**Problem to work on**
Write the next part of the text below on Nadia Petrova's 2009 and 2010 tennis seasons, picking up after its last sentence.

**Selected text**
※ ※ ※

Nadia then participated at China Open, where she was 13th seed. She beat her compatriot Alla Kudryavtseva in the first round and world No. 24, Daniela Hantuchová in the second round. She played one of her best matches in 2009 by beating Serena Williams in a thriller three-set match in the third round, despite the fact that Williams was just about to snitch back the world No. 1 ranking from Dinara Safina the following week. Petrova then survived another three-setter against Peng Shuai in the quarterfinals. This was only Petrova's second semifinal of the year, but she lost to the reigning French Open Champion, Svetlana Kuznetsova, 1-6, 3-6.

Petrova then competed in the Kremlin Cup as the fifth seed. She defeated Yana Buchina in the first round, but fell to Alona Bondarenko in the second round.

Petrova finished her poor year with a 30-21 singles record and ranked world No. 20. It was by far her worst year on tour as she captured no titles for the first time since 2004. Her highlights of the year are reaching the semifinals in Ponte Vedra Beach and Beijing and reaching the quarterfinals in Quebec City.

2010: First Grand Slam doubles final

Her year started at the Brisbane International in Australia. After drawing comeback queen Justine Henin, Petrova lost in a close 5-7, 5-7 match. She then competed in the Sydney International, but lost again in the opening round to 39-year-old Kimiko Date-Krumm, 3-6, 7-5, 4-6.

※ ※ ※

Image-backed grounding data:

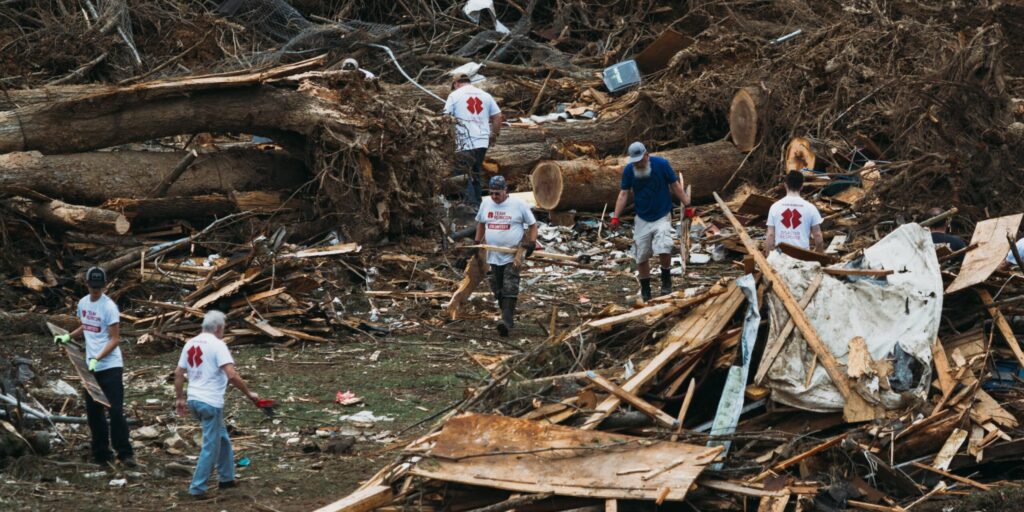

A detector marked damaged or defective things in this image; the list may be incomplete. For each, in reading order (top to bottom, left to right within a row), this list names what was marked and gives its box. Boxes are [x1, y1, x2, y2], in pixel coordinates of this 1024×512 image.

splintered lumber [729, 86, 770, 152]
splintered lumber [0, 147, 307, 202]
splintered lumber [528, 140, 745, 209]
splintered lumber [7, 196, 130, 234]
splintered lumber [446, 252, 489, 319]
broken wooden plank [753, 272, 823, 385]
splintered lumber [753, 274, 823, 385]
splintered lumber [716, 191, 876, 419]
broken wooden plank [716, 192, 876, 423]
broken wooden plank [946, 211, 1019, 292]
splintered lumber [946, 212, 1019, 292]
splintered lumber [974, 288, 1024, 368]
broken wooden plank [589, 372, 675, 428]
splintered lumber [589, 372, 675, 428]
splintered lumber [407, 413, 720, 501]
broken wooden plank [411, 413, 724, 501]
splintered lumber [311, 483, 391, 512]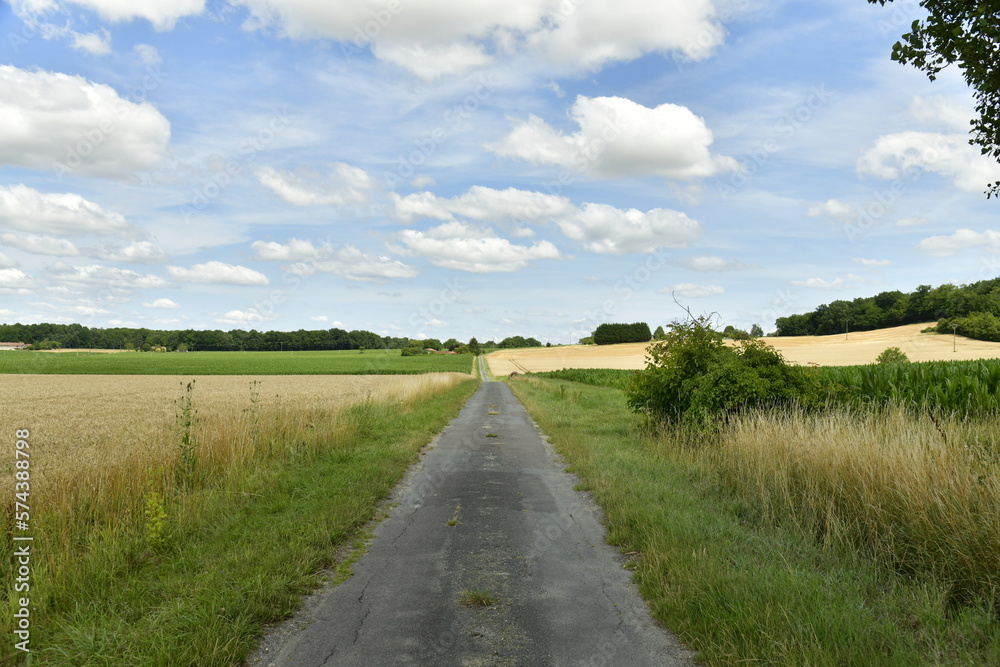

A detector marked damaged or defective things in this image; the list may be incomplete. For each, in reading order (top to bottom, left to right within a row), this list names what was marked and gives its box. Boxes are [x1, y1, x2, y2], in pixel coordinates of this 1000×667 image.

cracked asphalt [248, 362, 696, 664]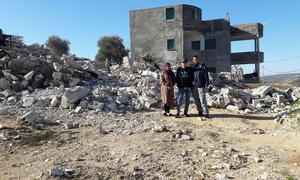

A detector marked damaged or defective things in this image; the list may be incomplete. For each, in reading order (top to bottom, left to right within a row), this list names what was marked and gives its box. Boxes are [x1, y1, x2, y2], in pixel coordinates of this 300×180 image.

broken concrete block [62, 87, 90, 105]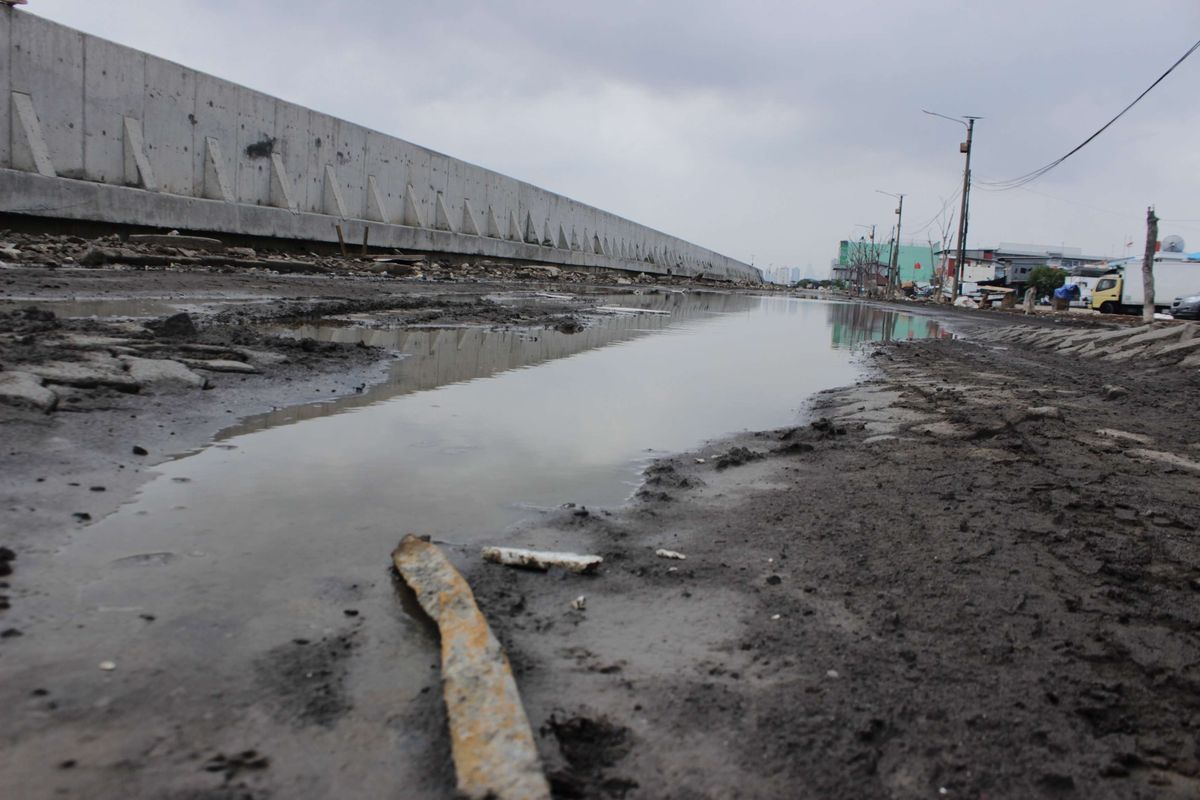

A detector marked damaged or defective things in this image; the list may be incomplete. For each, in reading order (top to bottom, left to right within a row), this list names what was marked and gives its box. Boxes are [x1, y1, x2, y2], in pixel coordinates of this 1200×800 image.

rusty metal strip [391, 537, 549, 800]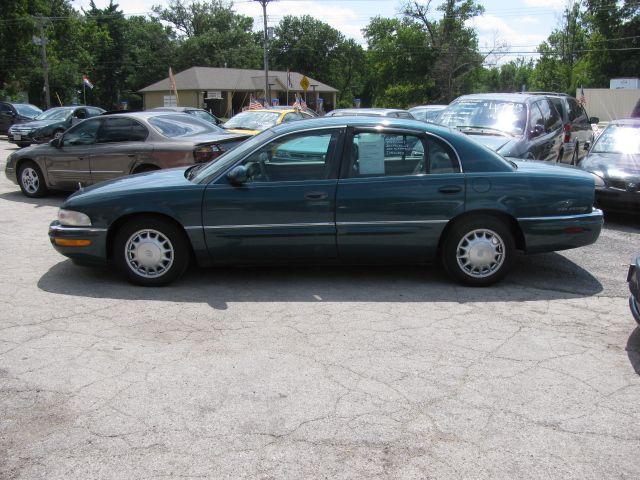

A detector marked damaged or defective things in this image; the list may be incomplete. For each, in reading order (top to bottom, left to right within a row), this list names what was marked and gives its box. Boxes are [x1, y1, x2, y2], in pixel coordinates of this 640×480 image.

cracked asphalt [1, 138, 640, 476]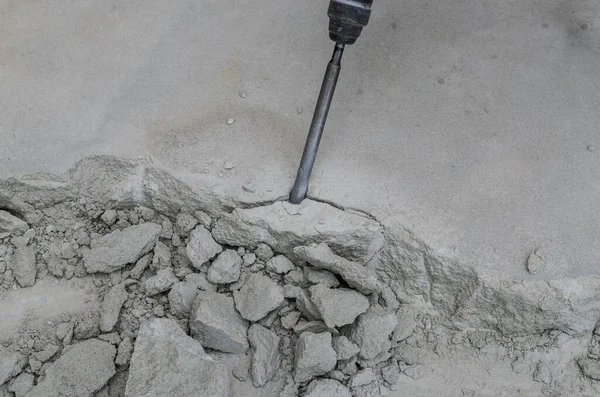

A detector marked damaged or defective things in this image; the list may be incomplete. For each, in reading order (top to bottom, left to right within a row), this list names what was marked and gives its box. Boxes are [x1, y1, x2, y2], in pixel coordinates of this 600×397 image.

broken concrete chunk [0, 348, 23, 386]
broken concrete chunk [0, 210, 27, 235]
broken concrete chunk [7, 372, 34, 396]
broken concrete chunk [11, 244, 36, 284]
broken concrete chunk [27, 338, 116, 396]
broken concrete chunk [99, 284, 127, 330]
broken concrete chunk [83, 223, 162, 272]
broken concrete chunk [144, 266, 178, 294]
broken concrete chunk [151, 238, 172, 270]
broken concrete chunk [125, 318, 229, 396]
broken concrete chunk [169, 280, 199, 318]
broken concrete chunk [186, 272, 219, 290]
broken concrete chunk [185, 226, 223, 270]
broken concrete chunk [191, 290, 250, 352]
broken concrete chunk [207, 249, 243, 284]
broken concrete chunk [211, 212, 278, 246]
broken concrete chunk [233, 274, 284, 320]
broken concrete chunk [248, 324, 282, 386]
broken concrete chunk [268, 255, 296, 274]
broken concrete chunk [213, 200, 382, 262]
broken concrete chunk [294, 332, 338, 384]
broken concrete chunk [302, 268, 340, 286]
broken concrete chunk [304, 378, 352, 396]
broken concrete chunk [296, 241, 380, 294]
broken concrete chunk [310, 284, 370, 328]
broken concrete chunk [330, 336, 358, 360]
broken concrete chunk [350, 366, 372, 386]
broken concrete chunk [350, 304, 396, 358]
broken concrete chunk [576, 356, 600, 380]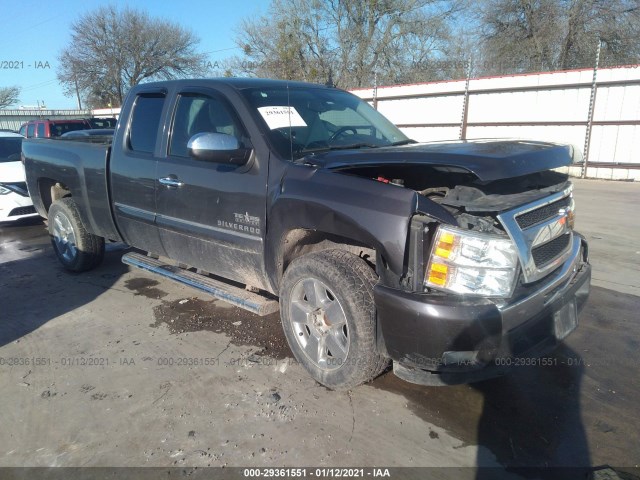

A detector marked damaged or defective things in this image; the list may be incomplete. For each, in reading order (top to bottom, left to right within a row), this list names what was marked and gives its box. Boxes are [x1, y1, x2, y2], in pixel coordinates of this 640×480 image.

damaged pickup truck [21, 77, 592, 388]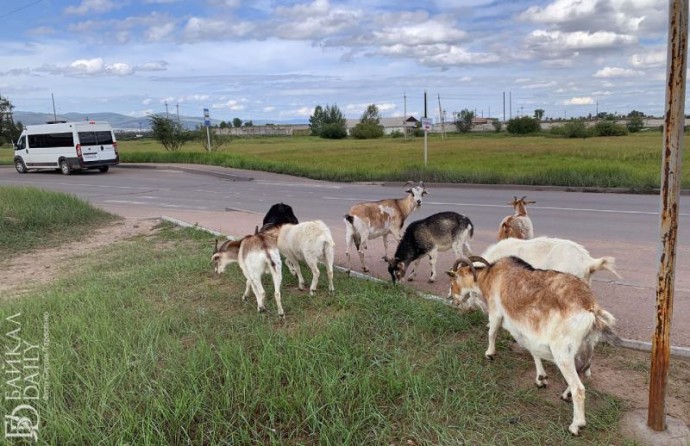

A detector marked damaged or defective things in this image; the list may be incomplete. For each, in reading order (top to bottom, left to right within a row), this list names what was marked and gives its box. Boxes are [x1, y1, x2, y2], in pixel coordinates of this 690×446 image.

rusty pole [648, 0, 684, 432]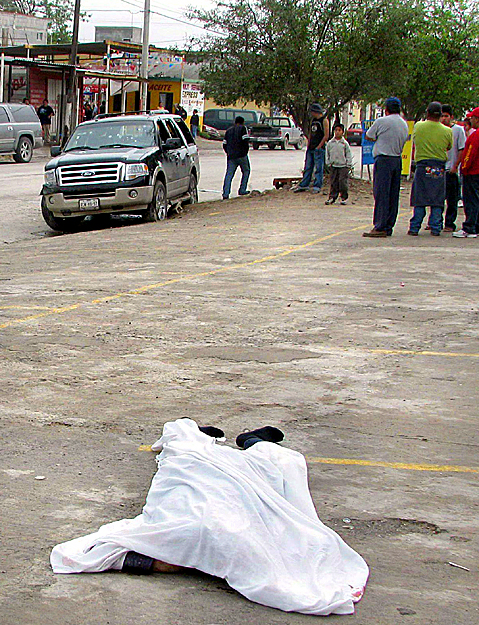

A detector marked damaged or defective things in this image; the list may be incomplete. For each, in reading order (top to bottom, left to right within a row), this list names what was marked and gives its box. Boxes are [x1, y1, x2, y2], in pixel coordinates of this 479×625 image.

suv front bumper damaged [43, 185, 154, 217]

※ ※ ※

**Result below**
Seeded 19th at the Australian Open, Petrova reached the third round by defeating Edina Gallovits and Kaia Kanepi. In the third round, she caused a huge upset by beating 15th seed Kim Clijsters 6-0, 6-1 in 52 minutes. Clijsters was the bookmaker's second favourite to win the tournament. Petrova followed that with another upset in the fourth round over third seed Svetlana Kuznetsova. This was the second time in her career that she had reached the quarterfinals at the Australian Open. She fell to former world No. 1, Justine Henin, 6-7, 5-7, in a tight match after leading 3-0 in the second set.

After a first-round defeat to Stefanie Vögele in Dubai, Petrova next competed at the Premier Mandatory events in Indian Wells and Miami. At Indian Wells, Petrova was seeded 16th. After receiving a bye to the second round, she dispatched Patty Schnyder and then Peng Shuai, before losing in the fourth round to second seed Caroline Wozniacki, 3-6, 6-3, 0-6. At the Miami Open, Petrova was again seeded 16th, but fell in the third round to 19th seed Daniela Hantuchová, 2-6, 4-6.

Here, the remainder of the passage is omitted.